Preclinical development of a novel porosity indicator for early detection of caries

 

J.E. Mangum
Tooth decay is reversible if it is detected early and preventive measures are implemented by dentists. However, those early stages of decay can be difficult to detect and diagnose. This project developed a new diagnostic tool (dental paint) to help dentists diagnose decay earlier and inform preventive treatment decision-making.
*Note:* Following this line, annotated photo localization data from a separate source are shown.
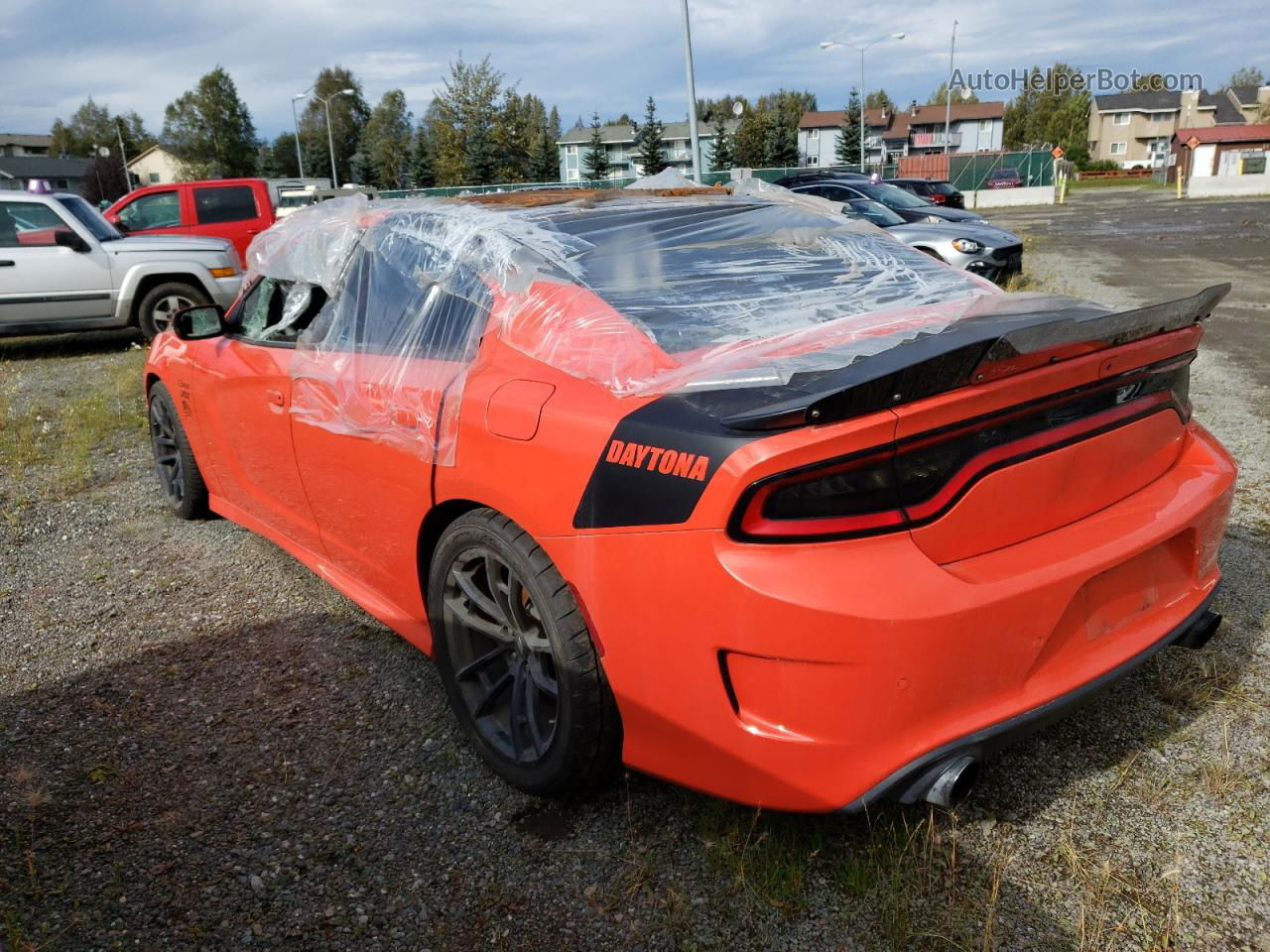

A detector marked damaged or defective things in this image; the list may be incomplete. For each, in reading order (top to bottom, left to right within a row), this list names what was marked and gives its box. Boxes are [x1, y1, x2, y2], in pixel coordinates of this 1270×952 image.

damaged orange car [144, 187, 1234, 812]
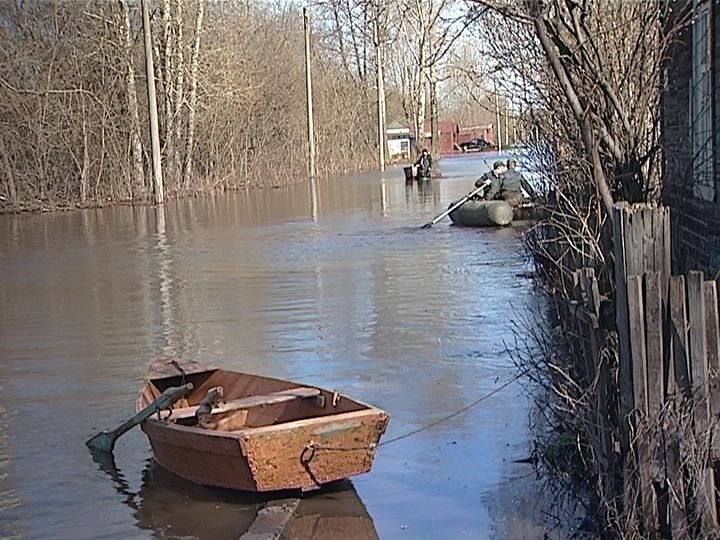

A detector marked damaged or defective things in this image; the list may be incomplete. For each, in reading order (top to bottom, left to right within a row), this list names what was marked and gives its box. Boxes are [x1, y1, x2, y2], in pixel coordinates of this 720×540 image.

rusty brown boat hull [135, 358, 388, 494]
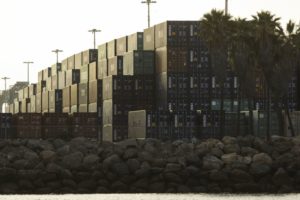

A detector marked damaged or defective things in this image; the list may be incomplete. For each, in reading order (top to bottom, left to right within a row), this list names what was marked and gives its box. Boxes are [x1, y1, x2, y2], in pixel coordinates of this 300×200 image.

rust-stained container [127, 31, 144, 51]
rust-stained container [123, 50, 155, 75]
rust-stained container [156, 46, 186, 73]
rust-stained container [13, 113, 42, 138]
rust-stained container [42, 112, 69, 139]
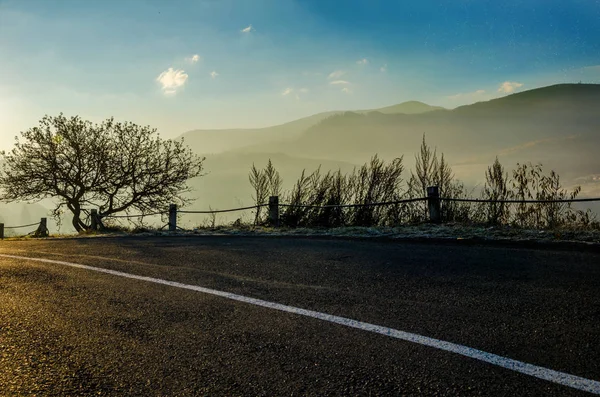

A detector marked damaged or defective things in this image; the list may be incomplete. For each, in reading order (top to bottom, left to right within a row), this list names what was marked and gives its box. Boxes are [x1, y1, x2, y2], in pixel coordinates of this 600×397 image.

cracked asphalt [0, 237, 596, 394]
This new technology shows promise for improving the prevention of tooth decay.
 
 

Locally-delivered bioactive agents as treatment modalities in the management of Medication-induced osteonecrosis of the jaws.

 
Dileep Sharma, Stephen Hamlet, Eugen Bogdan Petcu and Saso Ivanovski
 Medication-induced osteonecrosis of jaw is a condition that involves painful exposure of bone, often after dental treatments involving jaw bone due to the direct effect of commonly used prescription anti-resorptive and anti-angiogenic medications on the bone vasculature. This preliminary study evaluated the potential application of hydrogel containing a vascular stimulant (Vascular endothelial growth factor) or bone growth factor (BMP-7) immediately after surgical dental treatment to significantly reduce the chance of developing this painful condition.
 
 

 

New methacrylated bone-derived extracellular matrix hydrogel for craniofacial tissue engineering

 

Fabian Obregon, Axel Spahr, Med. Dent. Habil

 Bone defects represent a challenge in the restorative treatment of patients. In this context, different bone grafts are utilised, however, the outcomes achieved are limited.
Using simple biochemistry, our group developed an injectable hydrogel combining bone extracellular matrix proteins with polyethylene glycol diacrylate, which was further optimised and characterised. The hydrogel offered superior biological and physicochemical features as a scaffold for bone regeneration procedures.